The 27-year-old Canadian's actions late in the Warriors' 124-114 victory Thursday were being reviewed by league officials for a suspension that could keep Thompson out of game two Sunday.
"If we're going to be that petty to do that, so be it," Cavaliers teammate George Hill said. "I don't think it was a big deal. We'll let the NBA figure that out."
Thompson was issued a flagrant foul 2 and ejected for contesting a final shot by Golden State's Shaun Livingston to avoid a shot-clock violation turnover with the outcome long-since decided.

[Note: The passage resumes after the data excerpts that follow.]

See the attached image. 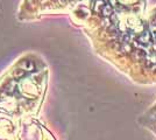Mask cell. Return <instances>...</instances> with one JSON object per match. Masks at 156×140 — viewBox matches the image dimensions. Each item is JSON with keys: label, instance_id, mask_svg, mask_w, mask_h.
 <instances>
[{"label": "cell", "instance_id": "cell-1", "mask_svg": "<svg viewBox=\"0 0 156 140\" xmlns=\"http://www.w3.org/2000/svg\"><path fill=\"white\" fill-rule=\"evenodd\" d=\"M20 66L22 68V70H25V71H30V70L34 69V63L30 62V61H22L20 63Z\"/></svg>", "mask_w": 156, "mask_h": 140}]
</instances>
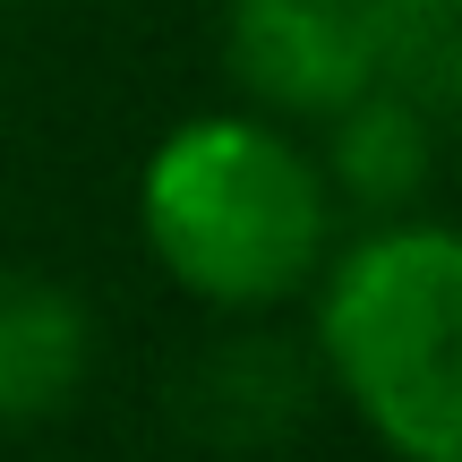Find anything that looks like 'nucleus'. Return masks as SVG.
Here are the masks:
<instances>
[{
  "mask_svg": "<svg viewBox=\"0 0 462 462\" xmlns=\"http://www.w3.org/2000/svg\"><path fill=\"white\" fill-rule=\"evenodd\" d=\"M95 360V326L60 282L0 274V429H34V420L69 411Z\"/></svg>",
  "mask_w": 462,
  "mask_h": 462,
  "instance_id": "4",
  "label": "nucleus"
},
{
  "mask_svg": "<svg viewBox=\"0 0 462 462\" xmlns=\"http://www.w3.org/2000/svg\"><path fill=\"white\" fill-rule=\"evenodd\" d=\"M462 240L394 215L326 265L317 351L360 429L394 462H462Z\"/></svg>",
  "mask_w": 462,
  "mask_h": 462,
  "instance_id": "2",
  "label": "nucleus"
},
{
  "mask_svg": "<svg viewBox=\"0 0 462 462\" xmlns=\"http://www.w3.org/2000/svg\"><path fill=\"white\" fill-rule=\"evenodd\" d=\"M326 163H334V189L360 198L368 215H402V206H420L437 171V112L411 103L402 86H368L334 112Z\"/></svg>",
  "mask_w": 462,
  "mask_h": 462,
  "instance_id": "5",
  "label": "nucleus"
},
{
  "mask_svg": "<svg viewBox=\"0 0 462 462\" xmlns=\"http://www.w3.org/2000/svg\"><path fill=\"white\" fill-rule=\"evenodd\" d=\"M146 248L215 309H274L326 265V163L257 112H198L137 171Z\"/></svg>",
  "mask_w": 462,
  "mask_h": 462,
  "instance_id": "1",
  "label": "nucleus"
},
{
  "mask_svg": "<svg viewBox=\"0 0 462 462\" xmlns=\"http://www.w3.org/2000/svg\"><path fill=\"white\" fill-rule=\"evenodd\" d=\"M223 69L257 112L334 120L385 86V0H223Z\"/></svg>",
  "mask_w": 462,
  "mask_h": 462,
  "instance_id": "3",
  "label": "nucleus"
}]
</instances>
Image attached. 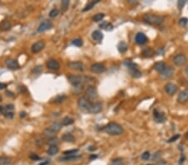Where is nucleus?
I'll return each instance as SVG.
<instances>
[{"mask_svg": "<svg viewBox=\"0 0 188 165\" xmlns=\"http://www.w3.org/2000/svg\"><path fill=\"white\" fill-rule=\"evenodd\" d=\"M68 67L71 69H75L77 71H84L85 70V65L83 64V63L79 62V61L69 62L68 64Z\"/></svg>", "mask_w": 188, "mask_h": 165, "instance_id": "obj_10", "label": "nucleus"}, {"mask_svg": "<svg viewBox=\"0 0 188 165\" xmlns=\"http://www.w3.org/2000/svg\"><path fill=\"white\" fill-rule=\"evenodd\" d=\"M125 65L129 68V70L134 69V68H138L137 64H135V63H133L131 61H125Z\"/></svg>", "mask_w": 188, "mask_h": 165, "instance_id": "obj_34", "label": "nucleus"}, {"mask_svg": "<svg viewBox=\"0 0 188 165\" xmlns=\"http://www.w3.org/2000/svg\"><path fill=\"white\" fill-rule=\"evenodd\" d=\"M153 117L154 120L157 123H162L166 120V117L164 113H161L157 109H155L153 111Z\"/></svg>", "mask_w": 188, "mask_h": 165, "instance_id": "obj_6", "label": "nucleus"}, {"mask_svg": "<svg viewBox=\"0 0 188 165\" xmlns=\"http://www.w3.org/2000/svg\"><path fill=\"white\" fill-rule=\"evenodd\" d=\"M130 71V74H131V75L134 78H141V75H142V74H141V72L138 69V68H134V69H131V70H129Z\"/></svg>", "mask_w": 188, "mask_h": 165, "instance_id": "obj_30", "label": "nucleus"}, {"mask_svg": "<svg viewBox=\"0 0 188 165\" xmlns=\"http://www.w3.org/2000/svg\"><path fill=\"white\" fill-rule=\"evenodd\" d=\"M13 116H14V114H13V112H8V113H4V117L5 118H7V119H13Z\"/></svg>", "mask_w": 188, "mask_h": 165, "instance_id": "obj_47", "label": "nucleus"}, {"mask_svg": "<svg viewBox=\"0 0 188 165\" xmlns=\"http://www.w3.org/2000/svg\"><path fill=\"white\" fill-rule=\"evenodd\" d=\"M187 62V57L182 54H177L174 58H173V63L177 67L184 66Z\"/></svg>", "mask_w": 188, "mask_h": 165, "instance_id": "obj_5", "label": "nucleus"}, {"mask_svg": "<svg viewBox=\"0 0 188 165\" xmlns=\"http://www.w3.org/2000/svg\"><path fill=\"white\" fill-rule=\"evenodd\" d=\"M105 13H97V14H95V16H93V18H92V19H93V21H95V22H100L101 20H103V19L105 18Z\"/></svg>", "mask_w": 188, "mask_h": 165, "instance_id": "obj_33", "label": "nucleus"}, {"mask_svg": "<svg viewBox=\"0 0 188 165\" xmlns=\"http://www.w3.org/2000/svg\"><path fill=\"white\" fill-rule=\"evenodd\" d=\"M79 158H81V156H78L77 154H75V155H65V157L59 158V160H60L62 162H69V161L77 160Z\"/></svg>", "mask_w": 188, "mask_h": 165, "instance_id": "obj_19", "label": "nucleus"}, {"mask_svg": "<svg viewBox=\"0 0 188 165\" xmlns=\"http://www.w3.org/2000/svg\"><path fill=\"white\" fill-rule=\"evenodd\" d=\"M68 80L75 87V88L82 89L83 87V78L79 75H69L68 76Z\"/></svg>", "mask_w": 188, "mask_h": 165, "instance_id": "obj_3", "label": "nucleus"}, {"mask_svg": "<svg viewBox=\"0 0 188 165\" xmlns=\"http://www.w3.org/2000/svg\"><path fill=\"white\" fill-rule=\"evenodd\" d=\"M47 153L50 156H53V155H55L59 153V148L57 147V145H52L49 148Z\"/></svg>", "mask_w": 188, "mask_h": 165, "instance_id": "obj_26", "label": "nucleus"}, {"mask_svg": "<svg viewBox=\"0 0 188 165\" xmlns=\"http://www.w3.org/2000/svg\"><path fill=\"white\" fill-rule=\"evenodd\" d=\"M73 123H74V119L69 118V117H65L62 120V124L65 125V126H68V125H70V124H73Z\"/></svg>", "mask_w": 188, "mask_h": 165, "instance_id": "obj_35", "label": "nucleus"}, {"mask_svg": "<svg viewBox=\"0 0 188 165\" xmlns=\"http://www.w3.org/2000/svg\"><path fill=\"white\" fill-rule=\"evenodd\" d=\"M141 54L145 58H151L153 55L155 54V52H154V50L151 48H144L142 50Z\"/></svg>", "mask_w": 188, "mask_h": 165, "instance_id": "obj_22", "label": "nucleus"}, {"mask_svg": "<svg viewBox=\"0 0 188 165\" xmlns=\"http://www.w3.org/2000/svg\"><path fill=\"white\" fill-rule=\"evenodd\" d=\"M11 28V23L9 20H3L0 23V29L2 31H8Z\"/></svg>", "mask_w": 188, "mask_h": 165, "instance_id": "obj_20", "label": "nucleus"}, {"mask_svg": "<svg viewBox=\"0 0 188 165\" xmlns=\"http://www.w3.org/2000/svg\"><path fill=\"white\" fill-rule=\"evenodd\" d=\"M103 109V105L101 103H92L88 112L90 113H98Z\"/></svg>", "mask_w": 188, "mask_h": 165, "instance_id": "obj_12", "label": "nucleus"}, {"mask_svg": "<svg viewBox=\"0 0 188 165\" xmlns=\"http://www.w3.org/2000/svg\"><path fill=\"white\" fill-rule=\"evenodd\" d=\"M186 3H187V1H186V0H179L178 3H177V7L181 9H182V8L185 6Z\"/></svg>", "mask_w": 188, "mask_h": 165, "instance_id": "obj_43", "label": "nucleus"}, {"mask_svg": "<svg viewBox=\"0 0 188 165\" xmlns=\"http://www.w3.org/2000/svg\"><path fill=\"white\" fill-rule=\"evenodd\" d=\"M91 68V71L95 74H102L105 71V66L103 64H100V63H96V64H94L93 65H91L90 67Z\"/></svg>", "mask_w": 188, "mask_h": 165, "instance_id": "obj_11", "label": "nucleus"}, {"mask_svg": "<svg viewBox=\"0 0 188 165\" xmlns=\"http://www.w3.org/2000/svg\"><path fill=\"white\" fill-rule=\"evenodd\" d=\"M164 17L155 15L151 13H145L143 16V20L145 22L151 24V25H160L164 22Z\"/></svg>", "mask_w": 188, "mask_h": 165, "instance_id": "obj_2", "label": "nucleus"}, {"mask_svg": "<svg viewBox=\"0 0 188 165\" xmlns=\"http://www.w3.org/2000/svg\"><path fill=\"white\" fill-rule=\"evenodd\" d=\"M185 160H186V157H185V155H181V158H180V161H179V164H181L184 163Z\"/></svg>", "mask_w": 188, "mask_h": 165, "instance_id": "obj_51", "label": "nucleus"}, {"mask_svg": "<svg viewBox=\"0 0 188 165\" xmlns=\"http://www.w3.org/2000/svg\"><path fill=\"white\" fill-rule=\"evenodd\" d=\"M91 103H90L89 100L86 97H81V98H79V100H78L79 108L82 110V111H86V112H88V110L89 109V107H90V105H91Z\"/></svg>", "mask_w": 188, "mask_h": 165, "instance_id": "obj_4", "label": "nucleus"}, {"mask_svg": "<svg viewBox=\"0 0 188 165\" xmlns=\"http://www.w3.org/2000/svg\"><path fill=\"white\" fill-rule=\"evenodd\" d=\"M72 44H74L75 46H76V47H81L83 45V41L80 38H75V39L73 40Z\"/></svg>", "mask_w": 188, "mask_h": 165, "instance_id": "obj_38", "label": "nucleus"}, {"mask_svg": "<svg viewBox=\"0 0 188 165\" xmlns=\"http://www.w3.org/2000/svg\"><path fill=\"white\" fill-rule=\"evenodd\" d=\"M19 116H20V118H25V117H26V113H25L24 111H23V112L20 113V115H19Z\"/></svg>", "mask_w": 188, "mask_h": 165, "instance_id": "obj_55", "label": "nucleus"}, {"mask_svg": "<svg viewBox=\"0 0 188 165\" xmlns=\"http://www.w3.org/2000/svg\"><path fill=\"white\" fill-rule=\"evenodd\" d=\"M59 14V11L57 9H52L51 11L49 12V17L50 18H55Z\"/></svg>", "mask_w": 188, "mask_h": 165, "instance_id": "obj_37", "label": "nucleus"}, {"mask_svg": "<svg viewBox=\"0 0 188 165\" xmlns=\"http://www.w3.org/2000/svg\"><path fill=\"white\" fill-rule=\"evenodd\" d=\"M49 163H50V161H49V160H45V161H44V162L40 163L39 165H48L49 164Z\"/></svg>", "mask_w": 188, "mask_h": 165, "instance_id": "obj_53", "label": "nucleus"}, {"mask_svg": "<svg viewBox=\"0 0 188 165\" xmlns=\"http://www.w3.org/2000/svg\"><path fill=\"white\" fill-rule=\"evenodd\" d=\"M69 0H63L62 2H61V5H62V8H63V11L65 12L67 9V8H68V6H69Z\"/></svg>", "mask_w": 188, "mask_h": 165, "instance_id": "obj_42", "label": "nucleus"}, {"mask_svg": "<svg viewBox=\"0 0 188 165\" xmlns=\"http://www.w3.org/2000/svg\"><path fill=\"white\" fill-rule=\"evenodd\" d=\"M186 138H187V139L188 140V133H187V134H186Z\"/></svg>", "mask_w": 188, "mask_h": 165, "instance_id": "obj_59", "label": "nucleus"}, {"mask_svg": "<svg viewBox=\"0 0 188 165\" xmlns=\"http://www.w3.org/2000/svg\"><path fill=\"white\" fill-rule=\"evenodd\" d=\"M122 164H123V159L121 158H117L112 161L111 165H122Z\"/></svg>", "mask_w": 188, "mask_h": 165, "instance_id": "obj_39", "label": "nucleus"}, {"mask_svg": "<svg viewBox=\"0 0 188 165\" xmlns=\"http://www.w3.org/2000/svg\"><path fill=\"white\" fill-rule=\"evenodd\" d=\"M149 165H153V164H149Z\"/></svg>", "mask_w": 188, "mask_h": 165, "instance_id": "obj_61", "label": "nucleus"}, {"mask_svg": "<svg viewBox=\"0 0 188 165\" xmlns=\"http://www.w3.org/2000/svg\"><path fill=\"white\" fill-rule=\"evenodd\" d=\"M101 129L104 132H105L110 135H112V136L121 135L122 133L124 132V129H123L121 125H120L117 123H113V122L104 126Z\"/></svg>", "mask_w": 188, "mask_h": 165, "instance_id": "obj_1", "label": "nucleus"}, {"mask_svg": "<svg viewBox=\"0 0 188 165\" xmlns=\"http://www.w3.org/2000/svg\"><path fill=\"white\" fill-rule=\"evenodd\" d=\"M148 41L146 35L143 33H138L135 35V43L139 45H143Z\"/></svg>", "mask_w": 188, "mask_h": 165, "instance_id": "obj_15", "label": "nucleus"}, {"mask_svg": "<svg viewBox=\"0 0 188 165\" xmlns=\"http://www.w3.org/2000/svg\"><path fill=\"white\" fill-rule=\"evenodd\" d=\"M100 2V0H96V1H91L90 3H89L85 7V9H83V11L84 12H86V11H89V10H90L97 3H99Z\"/></svg>", "mask_w": 188, "mask_h": 165, "instance_id": "obj_32", "label": "nucleus"}, {"mask_svg": "<svg viewBox=\"0 0 188 165\" xmlns=\"http://www.w3.org/2000/svg\"><path fill=\"white\" fill-rule=\"evenodd\" d=\"M44 134L45 135V136H46V137H48V138H55V133L54 132V131H53V130H52L50 128L44 129Z\"/></svg>", "mask_w": 188, "mask_h": 165, "instance_id": "obj_29", "label": "nucleus"}, {"mask_svg": "<svg viewBox=\"0 0 188 165\" xmlns=\"http://www.w3.org/2000/svg\"><path fill=\"white\" fill-rule=\"evenodd\" d=\"M58 143V139L56 138H49V140L48 141V143L52 146V145H56V143Z\"/></svg>", "mask_w": 188, "mask_h": 165, "instance_id": "obj_46", "label": "nucleus"}, {"mask_svg": "<svg viewBox=\"0 0 188 165\" xmlns=\"http://www.w3.org/2000/svg\"><path fill=\"white\" fill-rule=\"evenodd\" d=\"M178 90V88L176 84L172 83H166V86H165V91L167 94L169 95H173L175 94Z\"/></svg>", "mask_w": 188, "mask_h": 165, "instance_id": "obj_13", "label": "nucleus"}, {"mask_svg": "<svg viewBox=\"0 0 188 165\" xmlns=\"http://www.w3.org/2000/svg\"><path fill=\"white\" fill-rule=\"evenodd\" d=\"M41 71H42V66H37L33 69V72H34L35 74H40Z\"/></svg>", "mask_w": 188, "mask_h": 165, "instance_id": "obj_48", "label": "nucleus"}, {"mask_svg": "<svg viewBox=\"0 0 188 165\" xmlns=\"http://www.w3.org/2000/svg\"><path fill=\"white\" fill-rule=\"evenodd\" d=\"M29 157H30V158H31V159H33V160H34V161H36V160H39V157L37 154H31Z\"/></svg>", "mask_w": 188, "mask_h": 165, "instance_id": "obj_49", "label": "nucleus"}, {"mask_svg": "<svg viewBox=\"0 0 188 165\" xmlns=\"http://www.w3.org/2000/svg\"><path fill=\"white\" fill-rule=\"evenodd\" d=\"M180 138V135L179 134H176V135H174V136H172L167 142L168 143H173V142H175V141H177V139Z\"/></svg>", "mask_w": 188, "mask_h": 165, "instance_id": "obj_45", "label": "nucleus"}, {"mask_svg": "<svg viewBox=\"0 0 188 165\" xmlns=\"http://www.w3.org/2000/svg\"><path fill=\"white\" fill-rule=\"evenodd\" d=\"M1 100H2V97L0 96V101H1Z\"/></svg>", "mask_w": 188, "mask_h": 165, "instance_id": "obj_60", "label": "nucleus"}, {"mask_svg": "<svg viewBox=\"0 0 188 165\" xmlns=\"http://www.w3.org/2000/svg\"><path fill=\"white\" fill-rule=\"evenodd\" d=\"M174 72H175L174 68H173L172 67L169 66V67H166V68H165V69H164L160 74H161V77L162 78H164V79H168V78H171L173 76Z\"/></svg>", "mask_w": 188, "mask_h": 165, "instance_id": "obj_9", "label": "nucleus"}, {"mask_svg": "<svg viewBox=\"0 0 188 165\" xmlns=\"http://www.w3.org/2000/svg\"><path fill=\"white\" fill-rule=\"evenodd\" d=\"M61 127H62V125H61V123H59V122H55V123H54L52 125H51V127H50V129L54 131L55 133L59 132L60 129H61Z\"/></svg>", "mask_w": 188, "mask_h": 165, "instance_id": "obj_31", "label": "nucleus"}, {"mask_svg": "<svg viewBox=\"0 0 188 165\" xmlns=\"http://www.w3.org/2000/svg\"><path fill=\"white\" fill-rule=\"evenodd\" d=\"M6 94L9 97H13V93L10 92V91H6Z\"/></svg>", "mask_w": 188, "mask_h": 165, "instance_id": "obj_54", "label": "nucleus"}, {"mask_svg": "<svg viewBox=\"0 0 188 165\" xmlns=\"http://www.w3.org/2000/svg\"><path fill=\"white\" fill-rule=\"evenodd\" d=\"M188 23V19L187 18H181L180 20H179V23H180V25H181V26H186L187 24Z\"/></svg>", "mask_w": 188, "mask_h": 165, "instance_id": "obj_44", "label": "nucleus"}, {"mask_svg": "<svg viewBox=\"0 0 188 165\" xmlns=\"http://www.w3.org/2000/svg\"><path fill=\"white\" fill-rule=\"evenodd\" d=\"M166 68V64L164 63V62H157V63H155V65H154V69H155L156 72H158V73H161L165 68Z\"/></svg>", "mask_w": 188, "mask_h": 165, "instance_id": "obj_21", "label": "nucleus"}, {"mask_svg": "<svg viewBox=\"0 0 188 165\" xmlns=\"http://www.w3.org/2000/svg\"><path fill=\"white\" fill-rule=\"evenodd\" d=\"M6 65L11 70H16L19 68V62L16 59H8L6 61Z\"/></svg>", "mask_w": 188, "mask_h": 165, "instance_id": "obj_17", "label": "nucleus"}, {"mask_svg": "<svg viewBox=\"0 0 188 165\" xmlns=\"http://www.w3.org/2000/svg\"><path fill=\"white\" fill-rule=\"evenodd\" d=\"M62 139H63V141H65V142H67V143H74L75 142V137L72 135V134H70V133H65V134H64L63 135V137H62Z\"/></svg>", "mask_w": 188, "mask_h": 165, "instance_id": "obj_24", "label": "nucleus"}, {"mask_svg": "<svg viewBox=\"0 0 188 165\" xmlns=\"http://www.w3.org/2000/svg\"><path fill=\"white\" fill-rule=\"evenodd\" d=\"M67 97L65 95H64V94L59 95V96H57L56 99H55V103H63L64 101H65Z\"/></svg>", "mask_w": 188, "mask_h": 165, "instance_id": "obj_36", "label": "nucleus"}, {"mask_svg": "<svg viewBox=\"0 0 188 165\" xmlns=\"http://www.w3.org/2000/svg\"><path fill=\"white\" fill-rule=\"evenodd\" d=\"M47 67H48V68L52 69V70H59L60 68V65H59V62L55 59H49L47 62Z\"/></svg>", "mask_w": 188, "mask_h": 165, "instance_id": "obj_18", "label": "nucleus"}, {"mask_svg": "<svg viewBox=\"0 0 188 165\" xmlns=\"http://www.w3.org/2000/svg\"><path fill=\"white\" fill-rule=\"evenodd\" d=\"M45 46V44L43 40H39L38 42H36L35 44H33L32 46V52L33 54H37L39 52H40L41 50H43Z\"/></svg>", "mask_w": 188, "mask_h": 165, "instance_id": "obj_14", "label": "nucleus"}, {"mask_svg": "<svg viewBox=\"0 0 188 165\" xmlns=\"http://www.w3.org/2000/svg\"><path fill=\"white\" fill-rule=\"evenodd\" d=\"M100 28L105 29L106 31H111L113 29V25L108 22H102L100 24Z\"/></svg>", "mask_w": 188, "mask_h": 165, "instance_id": "obj_28", "label": "nucleus"}, {"mask_svg": "<svg viewBox=\"0 0 188 165\" xmlns=\"http://www.w3.org/2000/svg\"><path fill=\"white\" fill-rule=\"evenodd\" d=\"M85 93L89 99H95L98 97V92L95 87L94 86H88V88H86Z\"/></svg>", "mask_w": 188, "mask_h": 165, "instance_id": "obj_8", "label": "nucleus"}, {"mask_svg": "<svg viewBox=\"0 0 188 165\" xmlns=\"http://www.w3.org/2000/svg\"><path fill=\"white\" fill-rule=\"evenodd\" d=\"M7 83H0V89H4V88H7Z\"/></svg>", "mask_w": 188, "mask_h": 165, "instance_id": "obj_52", "label": "nucleus"}, {"mask_svg": "<svg viewBox=\"0 0 188 165\" xmlns=\"http://www.w3.org/2000/svg\"><path fill=\"white\" fill-rule=\"evenodd\" d=\"M117 48H118V51H119L121 54H124V53H125V52L127 51V49H128V45L125 44V42H121V43H119Z\"/></svg>", "mask_w": 188, "mask_h": 165, "instance_id": "obj_25", "label": "nucleus"}, {"mask_svg": "<svg viewBox=\"0 0 188 165\" xmlns=\"http://www.w3.org/2000/svg\"><path fill=\"white\" fill-rule=\"evenodd\" d=\"M92 38H93L94 40L100 42L103 39V33H101L100 31H99V30H95L92 33Z\"/></svg>", "mask_w": 188, "mask_h": 165, "instance_id": "obj_23", "label": "nucleus"}, {"mask_svg": "<svg viewBox=\"0 0 188 165\" xmlns=\"http://www.w3.org/2000/svg\"><path fill=\"white\" fill-rule=\"evenodd\" d=\"M6 109L8 110V112H12L13 110L14 109V106L13 104H8L6 106Z\"/></svg>", "mask_w": 188, "mask_h": 165, "instance_id": "obj_50", "label": "nucleus"}, {"mask_svg": "<svg viewBox=\"0 0 188 165\" xmlns=\"http://www.w3.org/2000/svg\"><path fill=\"white\" fill-rule=\"evenodd\" d=\"M53 28V23L50 22L49 20H44V22H42L39 28H38V32L39 33H43L47 30H49Z\"/></svg>", "mask_w": 188, "mask_h": 165, "instance_id": "obj_7", "label": "nucleus"}, {"mask_svg": "<svg viewBox=\"0 0 188 165\" xmlns=\"http://www.w3.org/2000/svg\"><path fill=\"white\" fill-rule=\"evenodd\" d=\"M79 149H71V150H67L64 152L65 155H75L77 154Z\"/></svg>", "mask_w": 188, "mask_h": 165, "instance_id": "obj_41", "label": "nucleus"}, {"mask_svg": "<svg viewBox=\"0 0 188 165\" xmlns=\"http://www.w3.org/2000/svg\"><path fill=\"white\" fill-rule=\"evenodd\" d=\"M3 110H4V108H3V107H2V106H0V113H3Z\"/></svg>", "mask_w": 188, "mask_h": 165, "instance_id": "obj_57", "label": "nucleus"}, {"mask_svg": "<svg viewBox=\"0 0 188 165\" xmlns=\"http://www.w3.org/2000/svg\"><path fill=\"white\" fill-rule=\"evenodd\" d=\"M177 101L180 103H184L188 101V89H185L183 91H181L178 97H177Z\"/></svg>", "mask_w": 188, "mask_h": 165, "instance_id": "obj_16", "label": "nucleus"}, {"mask_svg": "<svg viewBox=\"0 0 188 165\" xmlns=\"http://www.w3.org/2000/svg\"><path fill=\"white\" fill-rule=\"evenodd\" d=\"M97 158V155H91V156L89 157L90 159H94V158Z\"/></svg>", "mask_w": 188, "mask_h": 165, "instance_id": "obj_56", "label": "nucleus"}, {"mask_svg": "<svg viewBox=\"0 0 188 165\" xmlns=\"http://www.w3.org/2000/svg\"><path fill=\"white\" fill-rule=\"evenodd\" d=\"M185 72H186L187 75L188 76V66H187V68H186V69H185Z\"/></svg>", "mask_w": 188, "mask_h": 165, "instance_id": "obj_58", "label": "nucleus"}, {"mask_svg": "<svg viewBox=\"0 0 188 165\" xmlns=\"http://www.w3.org/2000/svg\"><path fill=\"white\" fill-rule=\"evenodd\" d=\"M12 159L9 157H0V165H9L11 164Z\"/></svg>", "mask_w": 188, "mask_h": 165, "instance_id": "obj_27", "label": "nucleus"}, {"mask_svg": "<svg viewBox=\"0 0 188 165\" xmlns=\"http://www.w3.org/2000/svg\"><path fill=\"white\" fill-rule=\"evenodd\" d=\"M150 158H151V154H150L148 151L144 152L143 154L141 155V158H142V160H144V161H147V160H149V159H150Z\"/></svg>", "mask_w": 188, "mask_h": 165, "instance_id": "obj_40", "label": "nucleus"}]
</instances>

Warriors forward Green waved goodbye and began taunting Thompson, who responded by shoving the ball into Green's face, prompting players from both teams to separate the two as he continued off the court.
"I'm not too concerned if Thompson is going to be available or not," Golden State guard Klay Thompson said.
"I thought it was unnecessary when he shoved the ball in Draymond's face. That was very uncalled for. You don't do that when two people are just talking."
Many teams simply allow the shot clock to expire in such situations but the Warriors have typically taken shots.
"I don't know why I got thrown out," Cleveland's Thompson said. "I contested a shot that shouldn't have been taken.
"It's like the unspoken rule in the NBA. If you're up by 10 or 11 with about 20 seconds left, you don't take that shot. I made the contest and next thing I know I was being kicked out for making a contest we learn in training camp."
Referee Tony Brothers said he whistled Thompson because his challenge appeared to deliver a blow to Livingston's head.
"His elbow is up high and appears he hits him in the head when he's coming toward him, so that's why I called the foul and ejected him," Brothers said.
Cavaliers coach Tyronn Lue, who said he felt "robbed" by a referee video call overrule the league defended Friday, said, "I know the league will do the right thing" in Thompson's situation.
"We usually run it out but their policy has been shoot the ball," Lue said. "They don't take the turnover. The game was over. It was no big deal to me."
Warriors coach Steve Kerr said the team will always try to avoid a turnover, even in a relatively meaningless moment.
"We're always going to take a shot if the game (shot clock) tells us to take a shot," Kerr said.
"I guess Tristan thought that was offensive. I didn't think that was being offensive."